Russian soldiers have repeatedly complained of expired rations or being abandoned for weeks without basic supplies, forcing them to loot to survive. Early in the war, The New York Times reported that some Russian soldiers had been issued meal rations that expired in 2002. Footage published in 2023 by Ukraine’s SBU security service showed Russian troops looting grocery stores and private homes in search of food.

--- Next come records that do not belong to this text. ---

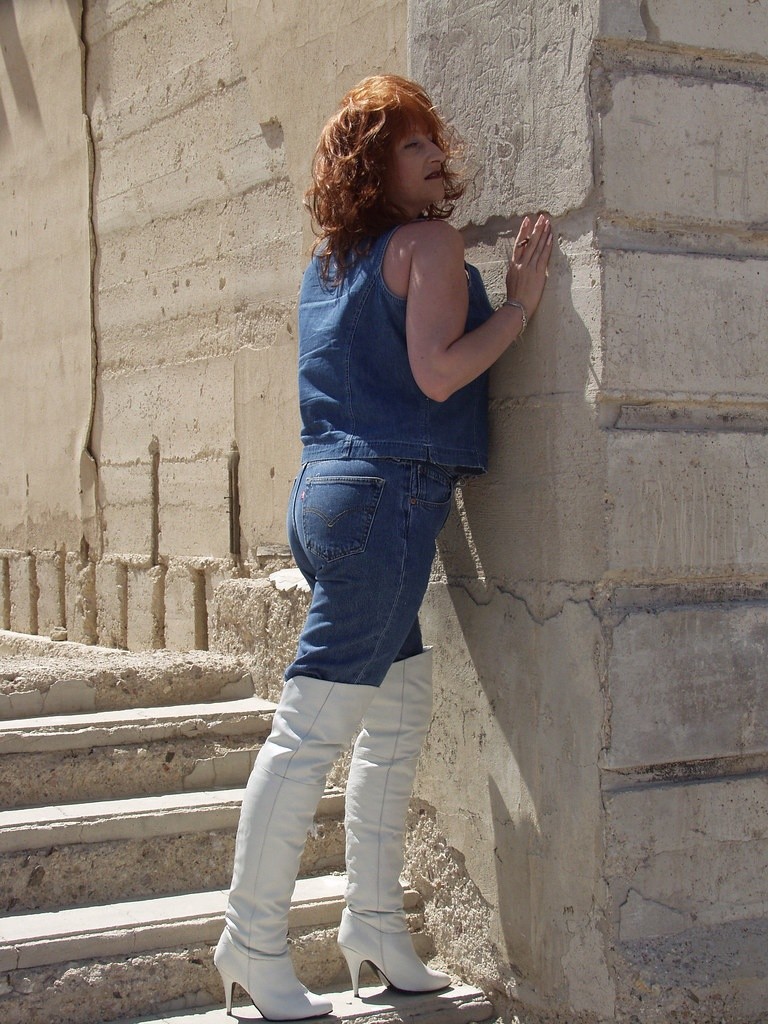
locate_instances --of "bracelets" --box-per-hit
[502,300,528,337]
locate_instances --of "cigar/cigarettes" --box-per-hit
[517,238,529,248]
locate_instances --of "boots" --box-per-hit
[335,646,452,997]
[212,675,386,1020]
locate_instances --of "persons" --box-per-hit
[214,74,554,1022]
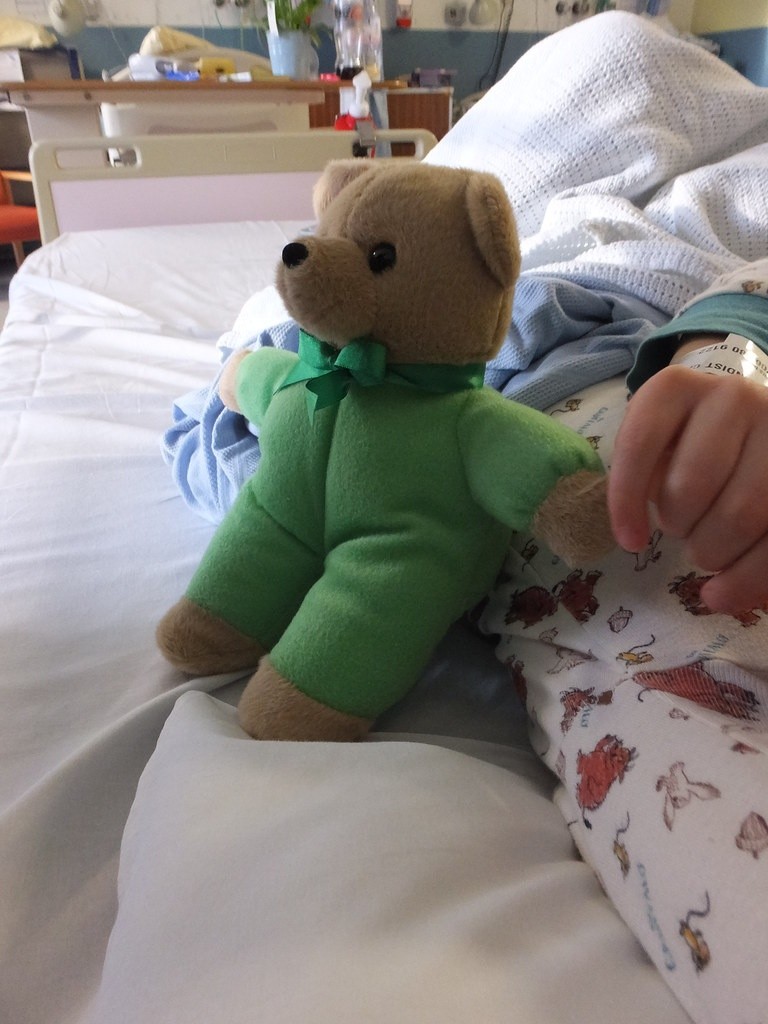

Captured Russian soldiers increasingly say they are starving, according to Ukraine’s military. A Ukrainian army project called I Want To Live, which encourages Russian troops to surrender, said 10,000 Russians have handed themselves over to Ukrainian custody, most of them last year.
Bradley Martin, a former U.S. Navy captain and senior research fellow at the Rand Corporation, said reports of poor supplies to Russian infantry were credible, though he was not commenting directly on the cannibalism allegations.
“Many of the reports come from Ukraine reports of communications intercept, so we do have to apply some possibility of selective reporting, but the concept that logistics support for the Russian army is poor is wholly credible,” Martin said. “Troop support is not a major priority of the Russian army.”
By the end of 2025, Russia had increased its military presence in Ukraine to about 710,000 troops, up from 600,000 at the start of the year. Oleksandr Syrskyi, commander of Ukraine’s armed forces, has said Moscow aims to recruit 409,000 new troops in 2026.
Vikram Mittal, a U.S. military analyst, said the sharp increase in infantry numbers requires a matching rise in supplies, which became harder during the severe winter.
“Sustained offensive operations like the Russian invasion of Ukraine require a constant flow of supplies to the front line. The extreme weather we saw over the past winter will have placed strain on transportation networks and troop sustainment,” he said.
Ukraine has also targeted Russian supply and logistics networks with kamikaze and bomber drones, including strikes on train depots and storage facilities in Crimea and inside Russia. Mittal said resupply vehicles are “particularly vulnerable because they generally lack armour and are constrained to predictable road networks with little cover or concealment.”